Thursday, April 10, 2014

Pemilu Indonesia: Suara Rakyat atau Suara Tetua Partai Politik?

Pesta Demokrasi. Itulah nama lain dari Pemilu. Disinilah muara suara-suara rakyat mengalir dan diperhitungkan untuk menentukan arah negara di masa depan. Wakil-wakil pilihan yang dianggap mewakili rakyat untuk membuat kebijakan-kebijakaan negera.

Hari ini, di Indonesia pesta itu berulang lagi, dan hasilnya adalah cermin kesadaran demokrasi bangsa Indonesia. Ada yang masih berharap sistem ini memberikan perubahan, dan mencelupkan jarinya di tempat pemilihan suara. Ada yang apatis, mungkin kecewa dengan keadaan, atau merasa sama sekali tak ada harapan, sehingga mengurungkan diri tak ikut memberikan hak suaranya. 

Yang membahagiakan adalah bahwa pihak yang apatis atau yang sering disebut Golongan Putih (Golput) itu semakin berkurang tahun ini. Biasanya 60% memilih Golput, kini yang terjadi sebaliknya. Sekitar 60% rakyat Indonesia hari ini memilih.

------------------------------------------------

# PETUNJUK KERJA:
Ubah "apatis" menjadi "tidak peduli" pada bagian teks tentang Pemilu Indonesia yang diawali kata-kata "Pesta Demokrasi. Itulah" dan diakhiri "hari ini memilih.", lalu tuliskan bagian tersebut. Kerjakan hanya berdasarkan teks di atas.

# Cuplikan dari kumpulan data:
------------------------------------------------

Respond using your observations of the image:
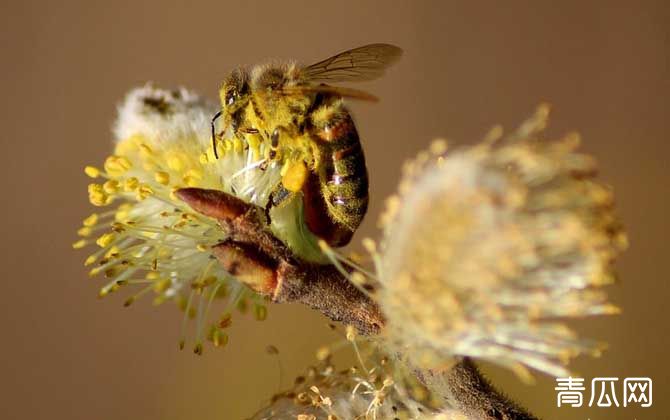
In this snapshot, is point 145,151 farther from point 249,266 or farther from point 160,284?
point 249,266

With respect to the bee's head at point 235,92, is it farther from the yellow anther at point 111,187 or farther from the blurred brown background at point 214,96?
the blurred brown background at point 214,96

------------------------------------------------

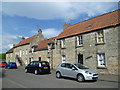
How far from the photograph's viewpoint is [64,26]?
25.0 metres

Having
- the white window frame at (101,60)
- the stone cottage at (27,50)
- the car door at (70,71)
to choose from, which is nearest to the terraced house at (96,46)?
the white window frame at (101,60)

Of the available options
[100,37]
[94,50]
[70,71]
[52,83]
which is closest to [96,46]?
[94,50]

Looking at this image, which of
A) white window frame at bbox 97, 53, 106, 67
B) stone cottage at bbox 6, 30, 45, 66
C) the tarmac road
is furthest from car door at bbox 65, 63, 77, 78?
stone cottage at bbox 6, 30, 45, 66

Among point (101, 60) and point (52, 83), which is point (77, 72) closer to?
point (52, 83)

------------------------------------------------

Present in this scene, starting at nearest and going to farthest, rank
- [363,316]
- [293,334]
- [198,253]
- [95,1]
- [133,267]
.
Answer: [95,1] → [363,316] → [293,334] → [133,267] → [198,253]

------------------------------------------------

# JAWABAN:
Pesta Demokrasi. Itulah nama lain dari Pemilu. Disinilah muara suara-suara rakyat mengalir dan diperhitungkan untuk menentukan arah negara di masa depan. Wakil-wakil pilihan yang dianggap mewakili rakyat untuk membuat kebijakan-kebijakaan negera.

Hari ini, di Indonesia pesta itu berulang lagi, dan hasilnya adalah cermin kesadaran demokrasi bangsa Indonesia. Ada yang masih berharap sistem ini memberikan perubahan, dan mencelupkan jarinya di tempat pemilihan suara. Ada yang tidak peduli, mungkin kecewa dengan keadaan, atau merasa sama sekali tak ada harapan, sehingga mengurungkan diri tak ikut memberikan hak suaranya. 

Yang membahagiakan adalah bahwa pihak yang tidak peduli atau yang sering disebut Golongan Putih (Golput) itu semakin berkurang tahun ini. Biasanya 60% memilih Golput, kini yang terjadi sebaliknya. Sekitar 60% rakyat Indonesia hari ini memilih.